The three groups announced their coalition on Wednesday.
Lelo, established by TBC Bank Group founder Mamuka Khazaradze in 2019, has been attempting to position itself as a new political centre for voters and parties dissatisfied with both the ruling Georgian Dream party and the formerly ruling United National Movement (UNM).
They will be joined by Anna Dolidze-led left-leaning For the People party, and Freedom Square, a newly established political group primarily composed of individuals with no prior political affiliation.
The announcement came a week after three other opposition groups, Ahali, Droa, and Girchi — More Freedom, whose leaders have all previously been affiliated with the UNM — formed their own electoral coalition.
[Read more: Three Georgian opposition parties unite ahead of election]
Khazaradze formed Lelo on the eve of the 2020 elections, shortly after accusing the government of pressuring the Anaklia Development Consortium, which he led, into sabotaging its role in the Anaklia Deep Sea Port Project on Georgia’s Black Sea coast.
The project has since been on hold, with the government recently revealing plans to involve a Singaporean–Chinese company in its development.
Lelo is among the pro-Western parties that recently pledged to grant President Salome Zourabichvili the authority to select the next government, provided the opposition groups prevent Georgian Dream from winning a majority this autumn.
Anna Dolidze, a popular figure in Georgia’s opposition, founded For the People in 2021. A Cornell Law School alum, Dolidze was a long-time critic of former President Mikheil Saakashvili’s government.
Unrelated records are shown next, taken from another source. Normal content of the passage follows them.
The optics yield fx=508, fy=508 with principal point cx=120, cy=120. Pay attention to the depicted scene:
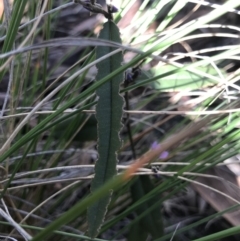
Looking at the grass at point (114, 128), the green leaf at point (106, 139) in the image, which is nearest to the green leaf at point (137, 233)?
the grass at point (114, 128)

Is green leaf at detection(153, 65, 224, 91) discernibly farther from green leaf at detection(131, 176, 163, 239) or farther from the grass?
green leaf at detection(131, 176, 163, 239)

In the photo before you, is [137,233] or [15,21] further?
[137,233]

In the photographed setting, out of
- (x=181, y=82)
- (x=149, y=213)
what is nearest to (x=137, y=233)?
(x=149, y=213)

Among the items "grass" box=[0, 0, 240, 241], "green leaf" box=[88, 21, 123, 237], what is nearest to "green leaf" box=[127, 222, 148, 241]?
"grass" box=[0, 0, 240, 241]

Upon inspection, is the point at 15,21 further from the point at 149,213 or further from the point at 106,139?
the point at 149,213

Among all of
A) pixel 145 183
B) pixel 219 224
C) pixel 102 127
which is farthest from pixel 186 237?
pixel 102 127

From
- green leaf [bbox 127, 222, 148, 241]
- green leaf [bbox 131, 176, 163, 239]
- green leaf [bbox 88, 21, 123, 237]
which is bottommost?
green leaf [bbox 127, 222, 148, 241]

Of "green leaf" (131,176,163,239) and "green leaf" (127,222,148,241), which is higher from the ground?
"green leaf" (131,176,163,239)

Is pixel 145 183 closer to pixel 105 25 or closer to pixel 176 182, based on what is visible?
pixel 176 182
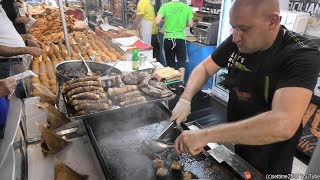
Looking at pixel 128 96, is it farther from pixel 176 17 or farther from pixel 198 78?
pixel 176 17

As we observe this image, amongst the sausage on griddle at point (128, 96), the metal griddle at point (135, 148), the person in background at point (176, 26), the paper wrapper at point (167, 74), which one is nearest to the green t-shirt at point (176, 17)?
the person in background at point (176, 26)

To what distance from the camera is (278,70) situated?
60.7 inches

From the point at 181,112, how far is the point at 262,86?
0.65 m

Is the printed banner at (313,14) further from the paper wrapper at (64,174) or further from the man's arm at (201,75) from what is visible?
the paper wrapper at (64,174)

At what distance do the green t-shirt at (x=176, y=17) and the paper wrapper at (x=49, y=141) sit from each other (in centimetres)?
452

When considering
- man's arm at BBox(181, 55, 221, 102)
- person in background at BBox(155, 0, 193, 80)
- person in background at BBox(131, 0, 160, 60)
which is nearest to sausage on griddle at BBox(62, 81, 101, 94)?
man's arm at BBox(181, 55, 221, 102)

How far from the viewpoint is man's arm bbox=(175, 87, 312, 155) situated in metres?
1.18

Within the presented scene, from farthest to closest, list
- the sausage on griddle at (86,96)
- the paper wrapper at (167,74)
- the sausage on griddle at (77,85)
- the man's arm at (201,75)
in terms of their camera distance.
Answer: the paper wrapper at (167,74)
the man's arm at (201,75)
the sausage on griddle at (77,85)
the sausage on griddle at (86,96)

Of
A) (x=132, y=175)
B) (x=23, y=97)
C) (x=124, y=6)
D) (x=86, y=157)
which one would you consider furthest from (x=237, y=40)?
(x=124, y=6)

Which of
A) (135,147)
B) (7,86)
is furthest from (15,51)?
(135,147)

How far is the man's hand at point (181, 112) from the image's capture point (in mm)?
1830

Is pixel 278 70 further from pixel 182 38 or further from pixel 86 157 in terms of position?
pixel 182 38

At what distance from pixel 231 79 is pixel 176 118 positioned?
0.56 meters

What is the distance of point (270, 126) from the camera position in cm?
118
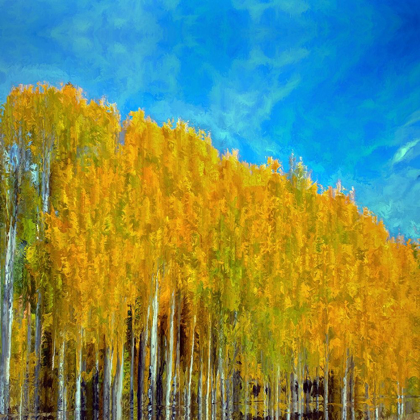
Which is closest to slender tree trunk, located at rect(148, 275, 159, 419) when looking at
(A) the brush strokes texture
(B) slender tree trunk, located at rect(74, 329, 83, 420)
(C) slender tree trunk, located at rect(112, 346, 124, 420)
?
(C) slender tree trunk, located at rect(112, 346, 124, 420)

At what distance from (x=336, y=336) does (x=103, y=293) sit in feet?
22.3

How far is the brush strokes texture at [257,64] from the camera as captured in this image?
392 inches

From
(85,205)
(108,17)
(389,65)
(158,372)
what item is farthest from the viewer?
(158,372)

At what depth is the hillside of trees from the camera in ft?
37.6

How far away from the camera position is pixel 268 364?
1232 cm

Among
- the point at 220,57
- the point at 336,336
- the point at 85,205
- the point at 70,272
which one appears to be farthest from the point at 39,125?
the point at 336,336

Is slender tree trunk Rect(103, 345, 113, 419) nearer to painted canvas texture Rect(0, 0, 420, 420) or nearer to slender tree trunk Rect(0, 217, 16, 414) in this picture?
painted canvas texture Rect(0, 0, 420, 420)

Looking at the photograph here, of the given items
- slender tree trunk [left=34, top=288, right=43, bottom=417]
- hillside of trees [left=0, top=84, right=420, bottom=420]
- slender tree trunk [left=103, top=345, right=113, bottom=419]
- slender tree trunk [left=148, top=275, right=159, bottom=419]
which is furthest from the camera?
slender tree trunk [left=34, top=288, right=43, bottom=417]

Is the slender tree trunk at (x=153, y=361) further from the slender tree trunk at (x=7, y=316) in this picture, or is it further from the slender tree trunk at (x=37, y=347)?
the slender tree trunk at (x=7, y=316)

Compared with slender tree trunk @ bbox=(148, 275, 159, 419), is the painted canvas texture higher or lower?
higher

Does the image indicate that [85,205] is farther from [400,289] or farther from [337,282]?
[400,289]

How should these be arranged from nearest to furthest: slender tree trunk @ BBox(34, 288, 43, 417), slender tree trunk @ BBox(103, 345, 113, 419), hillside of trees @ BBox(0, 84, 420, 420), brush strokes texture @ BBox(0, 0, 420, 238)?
brush strokes texture @ BBox(0, 0, 420, 238)
slender tree trunk @ BBox(103, 345, 113, 419)
hillside of trees @ BBox(0, 84, 420, 420)
slender tree trunk @ BBox(34, 288, 43, 417)

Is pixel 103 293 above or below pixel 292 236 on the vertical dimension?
below

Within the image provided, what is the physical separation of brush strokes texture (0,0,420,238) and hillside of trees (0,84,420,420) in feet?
6.83
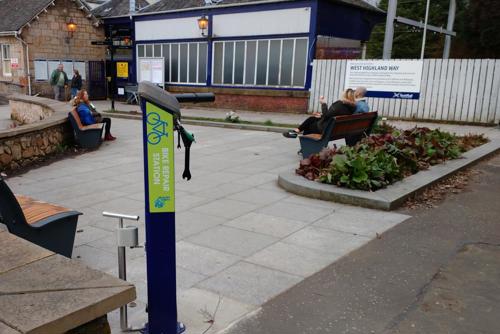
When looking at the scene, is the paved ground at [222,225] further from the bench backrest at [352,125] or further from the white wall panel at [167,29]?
the white wall panel at [167,29]

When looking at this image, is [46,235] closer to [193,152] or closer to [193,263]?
[193,263]

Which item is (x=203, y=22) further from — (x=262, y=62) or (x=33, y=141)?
(x=33, y=141)

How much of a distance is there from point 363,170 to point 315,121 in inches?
113

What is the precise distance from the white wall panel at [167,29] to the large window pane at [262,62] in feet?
12.0

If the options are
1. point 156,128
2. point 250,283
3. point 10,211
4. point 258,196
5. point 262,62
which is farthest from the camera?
point 262,62

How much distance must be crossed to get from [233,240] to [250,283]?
3.36ft

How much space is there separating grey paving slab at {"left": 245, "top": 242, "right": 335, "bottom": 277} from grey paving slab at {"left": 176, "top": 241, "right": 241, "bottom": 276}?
218 millimetres

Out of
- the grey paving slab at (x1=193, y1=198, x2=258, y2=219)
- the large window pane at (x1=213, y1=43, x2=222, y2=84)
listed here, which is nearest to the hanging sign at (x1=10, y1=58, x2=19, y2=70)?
the large window pane at (x1=213, y1=43, x2=222, y2=84)

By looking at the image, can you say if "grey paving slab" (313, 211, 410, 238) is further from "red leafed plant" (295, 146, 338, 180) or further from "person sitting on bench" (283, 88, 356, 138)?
"person sitting on bench" (283, 88, 356, 138)

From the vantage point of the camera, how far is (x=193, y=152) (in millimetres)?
→ 10039

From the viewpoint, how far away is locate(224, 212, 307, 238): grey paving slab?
5.12 meters

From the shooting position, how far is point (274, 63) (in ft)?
65.1

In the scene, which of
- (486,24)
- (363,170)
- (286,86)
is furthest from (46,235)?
(486,24)

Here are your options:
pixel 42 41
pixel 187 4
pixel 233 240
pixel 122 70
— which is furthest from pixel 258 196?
pixel 42 41
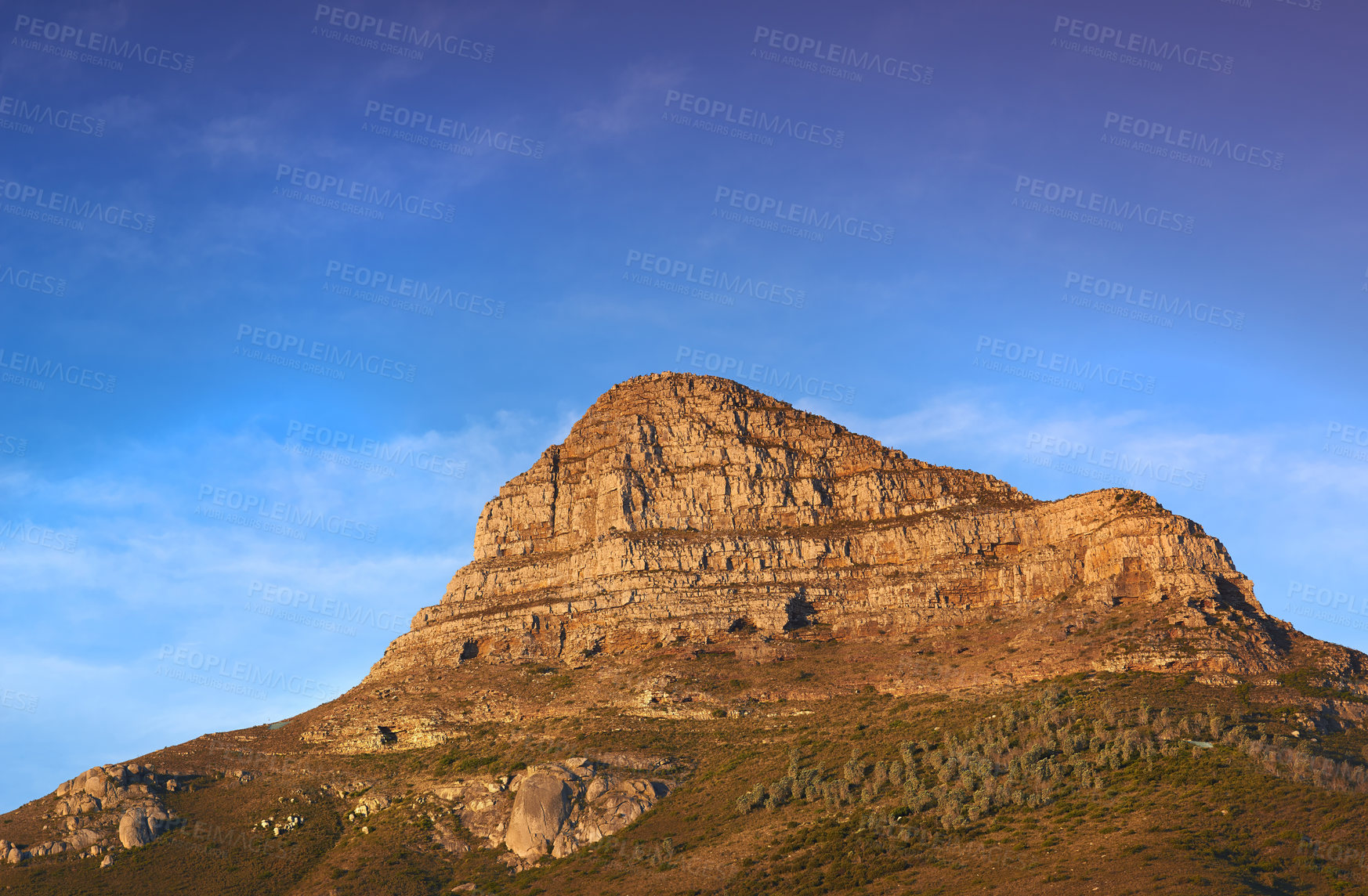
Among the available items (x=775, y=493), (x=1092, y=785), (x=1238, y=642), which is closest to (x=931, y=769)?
(x=1092, y=785)

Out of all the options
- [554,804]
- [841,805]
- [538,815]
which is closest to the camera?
[841,805]

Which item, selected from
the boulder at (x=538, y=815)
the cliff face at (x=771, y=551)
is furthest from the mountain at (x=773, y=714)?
the cliff face at (x=771, y=551)

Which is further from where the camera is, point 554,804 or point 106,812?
point 106,812

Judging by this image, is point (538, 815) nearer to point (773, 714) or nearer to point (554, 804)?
point (554, 804)

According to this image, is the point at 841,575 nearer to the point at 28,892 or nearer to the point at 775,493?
the point at 775,493

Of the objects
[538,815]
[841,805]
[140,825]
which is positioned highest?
[140,825]

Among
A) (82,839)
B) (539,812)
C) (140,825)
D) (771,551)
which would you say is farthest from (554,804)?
(771,551)

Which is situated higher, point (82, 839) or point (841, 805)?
point (82, 839)

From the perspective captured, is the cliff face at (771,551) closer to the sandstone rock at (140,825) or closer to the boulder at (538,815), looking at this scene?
the boulder at (538,815)
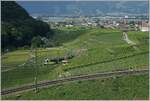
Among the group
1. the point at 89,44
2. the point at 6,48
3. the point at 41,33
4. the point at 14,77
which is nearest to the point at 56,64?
the point at 14,77

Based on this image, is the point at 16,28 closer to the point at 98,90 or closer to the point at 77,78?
the point at 77,78

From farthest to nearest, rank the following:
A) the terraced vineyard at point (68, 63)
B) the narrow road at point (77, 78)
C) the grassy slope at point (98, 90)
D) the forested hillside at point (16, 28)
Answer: the forested hillside at point (16, 28) → the terraced vineyard at point (68, 63) → the narrow road at point (77, 78) → the grassy slope at point (98, 90)

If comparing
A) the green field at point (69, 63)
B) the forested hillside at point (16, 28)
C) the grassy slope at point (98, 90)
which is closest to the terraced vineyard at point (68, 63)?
the green field at point (69, 63)

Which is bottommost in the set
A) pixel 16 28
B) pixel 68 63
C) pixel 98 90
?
pixel 68 63

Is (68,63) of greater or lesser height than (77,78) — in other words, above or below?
below

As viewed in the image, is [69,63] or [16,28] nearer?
[69,63]

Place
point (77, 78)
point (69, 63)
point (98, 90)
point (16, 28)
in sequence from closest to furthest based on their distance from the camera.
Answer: point (98, 90)
point (77, 78)
point (69, 63)
point (16, 28)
She briefly served as a deputy to Georgia’s first woman Defence Minister, Tinatin Khidasheli, before joining President Giorgi Margvelashvili's office in 2016. Over time, both Dolidze and Margvelashvili became increasingly disillusioned with the Georgian Dream-led government, particularly due to their belief that the ruling party had grown too close to the judges Dolidze had criticised earlier in her career as a human rights defender.
For the People stands out as distinctively left-leaning in a predominantly centre-right pro-Western political landscape. Dolidze has previously backed a campaign to regulate the gambling industry in an effort to combat gambling addiction and has criticised the trial of hostage-taker Levan Zurabashvili, denouncing it as an instance of ‘selective justice’.
Dolidze’s criticism of Georgia’s judiciary and the overrepresentation of former associates of billionaire Bidzina Ivanishvili in the government align with the political agenda of major liberal groups.
Additionally, Dolidze appears to align with President Zourabichvili, who also garnered popularity after becoming an outspoken critic of her erstwhile ally Ivanishvili and Georgian Dream.
Freedom Square has yet to participate in any elections having only been established earlier this month by Levan Tsutskiridze, the executive director of the Eastern European Centre for Multiparty Democracy, a watchdog group. He is known for being one of the leaders of the latest wave of protests against the controversial foreign agent law.
Tsutskiridze has sought to attract individuals with strong professional backgrounds but minimal political baggage to join Freedom Square.